No es el único servicio de terceras partes que utiliza. De hecho, la misma compañía nos proporciona un listado de las empresas a las que subcontrata servicios concretos (con estos detallados) para que, a su vez, podamos repasar las cláusulas de confidencialidad de estas.

A estos ‘subcontratistas’ solamente les proporciona los datos concretos y necesarios para disponer de la funcionalidad que necesita el servicio, y les prohíbe utilizar dichos datos en beneficio propio o cederlos a otra empresa.
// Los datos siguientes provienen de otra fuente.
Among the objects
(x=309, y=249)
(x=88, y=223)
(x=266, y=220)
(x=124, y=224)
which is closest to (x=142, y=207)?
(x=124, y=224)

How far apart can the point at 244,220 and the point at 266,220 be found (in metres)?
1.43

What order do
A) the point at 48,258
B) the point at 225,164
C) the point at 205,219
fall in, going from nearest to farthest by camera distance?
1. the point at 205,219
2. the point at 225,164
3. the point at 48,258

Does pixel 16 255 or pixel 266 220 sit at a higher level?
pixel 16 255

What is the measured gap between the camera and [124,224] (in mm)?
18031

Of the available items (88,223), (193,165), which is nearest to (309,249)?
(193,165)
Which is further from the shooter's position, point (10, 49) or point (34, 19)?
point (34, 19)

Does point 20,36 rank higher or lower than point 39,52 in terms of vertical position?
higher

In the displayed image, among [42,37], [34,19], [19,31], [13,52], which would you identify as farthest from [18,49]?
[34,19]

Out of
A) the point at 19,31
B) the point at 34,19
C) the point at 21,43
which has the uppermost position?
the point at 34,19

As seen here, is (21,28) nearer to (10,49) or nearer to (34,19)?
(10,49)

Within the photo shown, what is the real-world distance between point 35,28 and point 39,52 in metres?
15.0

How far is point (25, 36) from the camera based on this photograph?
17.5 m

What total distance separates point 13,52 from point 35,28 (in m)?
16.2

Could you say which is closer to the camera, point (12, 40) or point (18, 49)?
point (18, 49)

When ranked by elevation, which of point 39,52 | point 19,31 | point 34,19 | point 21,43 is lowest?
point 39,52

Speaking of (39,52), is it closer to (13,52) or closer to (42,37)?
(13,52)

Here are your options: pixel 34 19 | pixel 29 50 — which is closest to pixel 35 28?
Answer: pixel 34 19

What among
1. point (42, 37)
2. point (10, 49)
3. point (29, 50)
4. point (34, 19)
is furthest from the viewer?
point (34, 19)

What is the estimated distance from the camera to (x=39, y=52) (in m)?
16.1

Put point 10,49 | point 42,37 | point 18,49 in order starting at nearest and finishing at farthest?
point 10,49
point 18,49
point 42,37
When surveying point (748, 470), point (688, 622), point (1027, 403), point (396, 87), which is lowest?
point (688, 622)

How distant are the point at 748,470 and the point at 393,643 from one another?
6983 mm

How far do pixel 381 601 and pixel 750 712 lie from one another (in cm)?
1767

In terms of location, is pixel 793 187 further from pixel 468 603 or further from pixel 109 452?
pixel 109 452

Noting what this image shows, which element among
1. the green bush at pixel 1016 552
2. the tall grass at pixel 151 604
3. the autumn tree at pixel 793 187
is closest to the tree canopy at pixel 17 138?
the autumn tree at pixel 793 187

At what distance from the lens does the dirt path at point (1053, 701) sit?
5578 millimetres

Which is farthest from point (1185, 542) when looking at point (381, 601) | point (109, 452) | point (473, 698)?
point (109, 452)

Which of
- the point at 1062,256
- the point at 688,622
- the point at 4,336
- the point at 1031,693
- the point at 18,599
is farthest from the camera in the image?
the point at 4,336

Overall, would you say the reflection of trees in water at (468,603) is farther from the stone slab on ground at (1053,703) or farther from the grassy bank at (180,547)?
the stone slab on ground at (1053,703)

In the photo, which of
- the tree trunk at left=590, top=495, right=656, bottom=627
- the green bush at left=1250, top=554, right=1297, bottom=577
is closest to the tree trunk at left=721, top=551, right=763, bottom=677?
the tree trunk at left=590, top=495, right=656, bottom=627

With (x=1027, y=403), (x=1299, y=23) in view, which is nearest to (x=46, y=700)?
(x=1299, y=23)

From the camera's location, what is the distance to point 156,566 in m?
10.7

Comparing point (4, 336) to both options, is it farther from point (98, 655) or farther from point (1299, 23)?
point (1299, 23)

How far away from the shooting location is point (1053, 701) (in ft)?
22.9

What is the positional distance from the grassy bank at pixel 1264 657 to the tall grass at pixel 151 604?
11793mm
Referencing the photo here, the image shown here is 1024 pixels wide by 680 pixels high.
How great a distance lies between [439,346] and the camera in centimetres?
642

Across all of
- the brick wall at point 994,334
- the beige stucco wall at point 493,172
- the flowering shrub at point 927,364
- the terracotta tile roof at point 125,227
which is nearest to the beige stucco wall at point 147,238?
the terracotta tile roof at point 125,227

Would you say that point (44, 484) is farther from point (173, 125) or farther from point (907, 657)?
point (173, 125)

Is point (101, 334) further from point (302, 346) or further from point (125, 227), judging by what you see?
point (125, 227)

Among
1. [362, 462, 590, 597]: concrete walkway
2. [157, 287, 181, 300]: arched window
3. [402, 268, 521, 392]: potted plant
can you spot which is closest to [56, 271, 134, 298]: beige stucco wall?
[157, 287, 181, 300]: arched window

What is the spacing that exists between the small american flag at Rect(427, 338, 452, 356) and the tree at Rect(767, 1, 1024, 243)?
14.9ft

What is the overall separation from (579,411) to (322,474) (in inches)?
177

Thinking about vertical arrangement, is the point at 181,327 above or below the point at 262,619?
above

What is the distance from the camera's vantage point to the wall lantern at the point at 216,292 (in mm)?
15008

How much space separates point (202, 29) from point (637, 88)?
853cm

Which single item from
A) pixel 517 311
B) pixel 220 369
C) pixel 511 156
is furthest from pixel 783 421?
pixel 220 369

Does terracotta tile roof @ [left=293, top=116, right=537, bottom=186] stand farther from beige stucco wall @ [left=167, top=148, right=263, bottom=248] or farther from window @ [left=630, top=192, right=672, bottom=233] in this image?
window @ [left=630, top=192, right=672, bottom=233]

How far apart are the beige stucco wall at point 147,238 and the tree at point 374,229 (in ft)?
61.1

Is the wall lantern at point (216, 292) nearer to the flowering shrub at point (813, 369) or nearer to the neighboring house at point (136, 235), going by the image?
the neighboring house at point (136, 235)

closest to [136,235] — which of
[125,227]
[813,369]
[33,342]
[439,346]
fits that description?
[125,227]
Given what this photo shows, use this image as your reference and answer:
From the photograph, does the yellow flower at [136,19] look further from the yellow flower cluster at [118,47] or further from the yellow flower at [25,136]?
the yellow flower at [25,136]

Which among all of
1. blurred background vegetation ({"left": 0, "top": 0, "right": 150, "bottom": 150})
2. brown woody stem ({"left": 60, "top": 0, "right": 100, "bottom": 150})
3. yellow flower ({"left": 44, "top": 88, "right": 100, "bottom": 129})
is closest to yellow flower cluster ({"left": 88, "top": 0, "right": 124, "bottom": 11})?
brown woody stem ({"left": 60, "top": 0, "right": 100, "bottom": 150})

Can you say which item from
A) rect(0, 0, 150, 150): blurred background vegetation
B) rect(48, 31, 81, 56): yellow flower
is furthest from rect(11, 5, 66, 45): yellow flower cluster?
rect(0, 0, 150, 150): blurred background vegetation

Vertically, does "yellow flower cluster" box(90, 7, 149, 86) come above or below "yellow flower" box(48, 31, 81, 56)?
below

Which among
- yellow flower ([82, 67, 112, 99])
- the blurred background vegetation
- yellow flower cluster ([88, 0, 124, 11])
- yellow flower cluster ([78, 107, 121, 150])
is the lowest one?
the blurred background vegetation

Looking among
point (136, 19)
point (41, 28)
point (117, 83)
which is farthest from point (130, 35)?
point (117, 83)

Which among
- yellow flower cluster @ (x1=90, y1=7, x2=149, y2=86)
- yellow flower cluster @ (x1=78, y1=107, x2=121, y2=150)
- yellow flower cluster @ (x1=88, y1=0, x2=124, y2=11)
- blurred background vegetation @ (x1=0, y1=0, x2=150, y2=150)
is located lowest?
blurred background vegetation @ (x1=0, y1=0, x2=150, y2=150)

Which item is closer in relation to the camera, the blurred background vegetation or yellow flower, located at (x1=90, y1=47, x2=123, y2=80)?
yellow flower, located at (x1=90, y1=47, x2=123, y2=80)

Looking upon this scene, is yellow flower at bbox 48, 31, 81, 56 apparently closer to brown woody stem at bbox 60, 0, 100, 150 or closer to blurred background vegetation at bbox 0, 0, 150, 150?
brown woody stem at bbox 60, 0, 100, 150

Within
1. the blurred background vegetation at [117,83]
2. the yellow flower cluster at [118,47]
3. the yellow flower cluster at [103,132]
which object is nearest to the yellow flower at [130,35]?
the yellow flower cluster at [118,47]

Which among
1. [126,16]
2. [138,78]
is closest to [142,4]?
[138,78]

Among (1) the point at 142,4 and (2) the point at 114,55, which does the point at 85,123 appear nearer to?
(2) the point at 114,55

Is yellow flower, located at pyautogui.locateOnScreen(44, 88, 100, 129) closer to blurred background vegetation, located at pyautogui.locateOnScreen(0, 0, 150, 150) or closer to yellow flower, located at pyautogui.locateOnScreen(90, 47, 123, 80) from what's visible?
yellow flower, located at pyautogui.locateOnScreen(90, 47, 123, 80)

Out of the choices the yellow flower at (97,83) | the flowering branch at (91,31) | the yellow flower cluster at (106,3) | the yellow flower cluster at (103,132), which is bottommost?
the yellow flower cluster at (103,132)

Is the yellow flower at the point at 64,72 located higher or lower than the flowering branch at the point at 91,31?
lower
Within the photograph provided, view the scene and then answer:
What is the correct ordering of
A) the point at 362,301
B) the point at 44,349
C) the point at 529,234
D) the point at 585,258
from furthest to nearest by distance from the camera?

Pese a todo, también advierte que sus servicios «pueden incluir enlaces a sitios web y servicios de terceros que están fuera de nuestro control y que esta política no cubre«.

Duración del almacenamiento: tanto como sea necesario

Tal vez el único punto oscuro y criticable de las cláusulas del acuerdo de privacidad de este servicio puede encontrarse cuando se hace referencia al lapso de tiempo que mantendrá los datos almacenados.

Y es que, además de cumplir con los plazos que marque la ley, indica que retendrá los datos tanto tiempo como sea necesario (sin entrar en más detalles) para prestar el servicio.

Zoom video
Zoom permite también mostrar una aplicación en pantalla, para presentaciones corporativas como la exposición de resultados o de proyectos

¿Qué se considera prestar el servicio? ¿entran en ello las mejoras fruto del análisis de nuestros datos? Por el momento, no hay respuestas a estas preguntas.

Dicho almacenamiento se lleva a cabo usualmente en servidores de los Estados Unidos, según reza el texto de privacidad. Para utilizar el servicio, el usuario debe aceptar esta posibilidad, así como la transferencia de información a las terceras partes antes comentadas.

Incluso si no utilizamos el sistema…

Nuestro nombre y dirección de correo electrónico puede acabar cayendo en manos de Zoom. Esto es debido al programa de recomendaciones, mediante el cual un usuario de esta plataforma puede recomendarnos su uso.

En este caso, Zoom se compromete a enviarnos tan sólo un mensaje de correo electrónico y, si no respondemos, olvidarse de nosotros… no obstante, esto implica un almacenamiento perenne de estos dos datos, puesto que si alguien más los introduce para que nos envíen publicidad ¿cómo sabe que no debe enviarnos?

O eso, o viola sus propios principios, y si tras un determinado lapso de tiempo, borra nuestros datos, es posible que nos acabe llegando otro mail con publicidad del servicio de Zoom si otro conocido nos recomienda.

Conclusión: respeta la privacidad… pero como tantos otros

Una vez leído el acuerdo de privacidad que los usuarios aceptan al utilizar el servicio proporcionado por Zoom, mi conclusión es que es un texto muy correcto que expone muy buenas intenciones, pero que denota puntos en los que los datos pueden escaparse del control de la empresa. Y cómo esta se lava las manos.

No obstante, no se escapa de la tónica general de cualquier servicio online.

¿Podemos utilizarlo con tranquilidad? Tanto como Skype, Hangouts o Facetime por poner sólo unos ejemplos, pues su política de privacidad no difiere en exceso de la de estos servicios.